On a side note - navigating and consuming content on cnet's site has to be one of the most painful experiences on the web. Slow and ugly only begin to describe it.
The article mentions my favorite Alexa skill: Jeopardy. It's a testament to how well the hardware + voice recognition works that you can reasonably play through 12 trivia questions daily with only minor hiccups.
It's not multiple choice, you just answer with whatever phrase makes sense and it mostly just _works_ (which still strikes me as fairly amazing).
That sounds much better than the other trivia games I have tried, which have been pretty awful, and reflect poorly on Alexa. They seem to fit a 5 question, multiple choice template.
Wolfram Alpha debuted in 2009. Just imagine what they could have been if they'd opened up "skill" creation to the public.
Given that devices equivalent to Alexa or Google Home could pretty much be launched on Kickstarter, is the ecosystem large enough to allow an open-source or more public version of the AI assistant? Is it needed?
Wolfram Alpha actually has a pretty significant collection of “widgets” (http://www.wolframalpha.com/widgets/). These are commonly embedded on math and science related pages. The more clever widgets take full advantage of Wolfram Alpha’s NLP abilities.
As to why they didn’t have Alexa-style voice skills, I’m not sure speech recognition is a core competency of the company.
It was a Dev from Ibm who used to develop for Alexa, but with its' unpredictable payouts , he has spent more time on the Google Home platform which allowed him to advertise his books through Google AdSense.

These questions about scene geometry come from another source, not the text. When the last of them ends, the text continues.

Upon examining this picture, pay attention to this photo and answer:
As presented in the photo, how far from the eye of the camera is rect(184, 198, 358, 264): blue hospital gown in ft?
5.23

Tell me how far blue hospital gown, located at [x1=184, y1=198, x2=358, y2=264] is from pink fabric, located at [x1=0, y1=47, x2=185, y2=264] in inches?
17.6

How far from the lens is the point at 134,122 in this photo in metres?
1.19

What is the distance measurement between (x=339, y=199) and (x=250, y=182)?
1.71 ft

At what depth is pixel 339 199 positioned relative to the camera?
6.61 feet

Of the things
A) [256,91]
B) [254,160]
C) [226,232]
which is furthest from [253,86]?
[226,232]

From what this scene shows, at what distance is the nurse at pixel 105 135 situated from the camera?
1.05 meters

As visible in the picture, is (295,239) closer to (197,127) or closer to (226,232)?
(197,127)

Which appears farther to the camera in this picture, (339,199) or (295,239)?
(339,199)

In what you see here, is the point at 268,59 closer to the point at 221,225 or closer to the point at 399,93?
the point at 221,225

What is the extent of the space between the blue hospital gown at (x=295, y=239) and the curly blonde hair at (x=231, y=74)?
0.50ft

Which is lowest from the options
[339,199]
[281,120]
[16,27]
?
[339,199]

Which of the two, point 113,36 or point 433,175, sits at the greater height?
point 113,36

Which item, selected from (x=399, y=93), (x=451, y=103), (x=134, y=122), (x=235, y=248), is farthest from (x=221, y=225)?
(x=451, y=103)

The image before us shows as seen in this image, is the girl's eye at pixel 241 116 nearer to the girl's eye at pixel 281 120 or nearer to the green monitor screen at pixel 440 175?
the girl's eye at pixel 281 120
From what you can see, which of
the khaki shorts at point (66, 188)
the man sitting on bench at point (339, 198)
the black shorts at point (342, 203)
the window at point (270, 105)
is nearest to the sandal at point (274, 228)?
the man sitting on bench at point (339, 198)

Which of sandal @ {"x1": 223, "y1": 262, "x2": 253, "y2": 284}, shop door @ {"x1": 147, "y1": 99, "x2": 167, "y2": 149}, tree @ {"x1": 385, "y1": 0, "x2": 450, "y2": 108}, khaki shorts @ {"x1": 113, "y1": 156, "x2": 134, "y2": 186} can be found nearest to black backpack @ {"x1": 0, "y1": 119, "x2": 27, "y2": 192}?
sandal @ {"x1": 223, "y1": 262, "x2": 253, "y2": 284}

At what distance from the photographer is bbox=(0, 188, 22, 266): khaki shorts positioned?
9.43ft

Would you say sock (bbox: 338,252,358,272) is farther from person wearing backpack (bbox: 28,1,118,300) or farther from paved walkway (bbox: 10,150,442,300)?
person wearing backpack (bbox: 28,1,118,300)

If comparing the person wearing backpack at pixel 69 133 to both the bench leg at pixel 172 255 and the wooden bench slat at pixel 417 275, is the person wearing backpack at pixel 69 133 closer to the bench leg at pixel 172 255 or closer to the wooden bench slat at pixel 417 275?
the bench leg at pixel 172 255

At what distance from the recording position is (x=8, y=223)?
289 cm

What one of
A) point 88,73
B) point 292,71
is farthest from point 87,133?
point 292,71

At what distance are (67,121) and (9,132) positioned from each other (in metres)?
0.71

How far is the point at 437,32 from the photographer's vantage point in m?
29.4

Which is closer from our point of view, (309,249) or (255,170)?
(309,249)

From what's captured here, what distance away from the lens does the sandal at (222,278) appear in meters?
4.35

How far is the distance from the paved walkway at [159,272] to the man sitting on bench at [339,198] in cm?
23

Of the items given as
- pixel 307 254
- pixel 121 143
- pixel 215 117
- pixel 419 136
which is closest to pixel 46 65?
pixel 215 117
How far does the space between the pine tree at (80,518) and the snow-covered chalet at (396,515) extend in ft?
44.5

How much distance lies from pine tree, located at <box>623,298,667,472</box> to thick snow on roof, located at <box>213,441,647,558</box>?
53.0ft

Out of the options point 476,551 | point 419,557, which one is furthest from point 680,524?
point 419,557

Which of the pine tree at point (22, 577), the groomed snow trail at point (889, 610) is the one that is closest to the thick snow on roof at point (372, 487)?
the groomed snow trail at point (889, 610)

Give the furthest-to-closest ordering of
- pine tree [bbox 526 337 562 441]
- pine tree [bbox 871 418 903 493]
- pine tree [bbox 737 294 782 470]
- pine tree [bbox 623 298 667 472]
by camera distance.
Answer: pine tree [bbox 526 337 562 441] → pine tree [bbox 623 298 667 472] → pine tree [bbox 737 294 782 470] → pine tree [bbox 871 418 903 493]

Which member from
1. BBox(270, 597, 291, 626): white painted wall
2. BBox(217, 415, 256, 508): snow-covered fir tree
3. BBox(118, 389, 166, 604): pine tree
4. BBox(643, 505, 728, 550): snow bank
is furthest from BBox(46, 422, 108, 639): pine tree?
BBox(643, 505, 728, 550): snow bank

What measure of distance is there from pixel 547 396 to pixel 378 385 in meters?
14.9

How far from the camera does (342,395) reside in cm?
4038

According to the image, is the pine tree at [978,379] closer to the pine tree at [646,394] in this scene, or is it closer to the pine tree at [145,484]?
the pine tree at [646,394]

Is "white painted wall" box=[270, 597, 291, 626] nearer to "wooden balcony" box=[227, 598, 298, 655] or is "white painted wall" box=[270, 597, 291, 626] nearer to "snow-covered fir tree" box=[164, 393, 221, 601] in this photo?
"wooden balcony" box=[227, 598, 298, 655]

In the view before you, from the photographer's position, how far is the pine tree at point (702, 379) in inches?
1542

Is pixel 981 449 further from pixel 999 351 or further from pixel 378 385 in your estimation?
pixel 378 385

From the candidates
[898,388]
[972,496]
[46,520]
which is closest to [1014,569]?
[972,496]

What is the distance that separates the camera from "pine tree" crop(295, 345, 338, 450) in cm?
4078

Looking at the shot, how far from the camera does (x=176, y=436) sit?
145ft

When I created my skill I created it for myself. The free t-shirt for being one of the first 1000 skills was a bonus.
Even though it has a glaring bug, it still gets more traffic than any of my other personal projects. And Amazon (usually once a year around December) offers $100 credit which I can apply to my AWS account for the traffic it incurs (which still costs me nothing).
The article says that the Alexa economy is increasingly important to Amazon, yet if you go on the developer boards, most of the complaints from last year are still there. The flaws in the system keep serious developers away. Those on Hacker News might remember this conversation:
On this last point, it is frustrating that we have not seen more competition. Most startups lack the resources to build their own voice system, so they want to build on the back of service being offered by Amazon or Apple or ...
Apple promised to open Siri, but so far you can't build Enterprise apps with Siri.
There is interest among managers. Among the ideas that business leaders have asked me about:
1. An Amazon Alexa in every hotel room, ready to answer guests questions
2. A salesperson leaves a meeting where they made a sale. They get in their car and drive home. They talk to their ______ device and all of the data is sent to Salesforce, the app creating a new Opportunity or new Tasks.
3. An Amazon Alexa skill that can reach into the companies Salesforce account and generate a report for high level executives
Of this last one, we had a working demo in early 2016, but we need some extra tools for specifying the phonetic sound of a company name, as Alexa mangles the names of companies such as IBM and CNET.
As to #2, we worked on a text interface for Salesforce in 2015. I wrote about that extensively here:
We then investigated how to do this with voice. At the moment, it seems the best option is to use voice-to-text on an iPhone or Android. It's an open question whether it is best to use IBM Watson's NLP tools or build a specialized tool just for dealing with Salesforce.
For your Salesforce bridge, have you checked out something like Twilio Understand? It helps you build a back-and-forth conversation and makes it easier to capture user responses as structured/templatised data. https://www.twilio.com/understand
Honest question - why would you do this? Without any possibility of direct revenue for any skills you build, what’s the motivation? It seems that all you’d be doing is enriching the Alexa ecosystem out of your own pocket.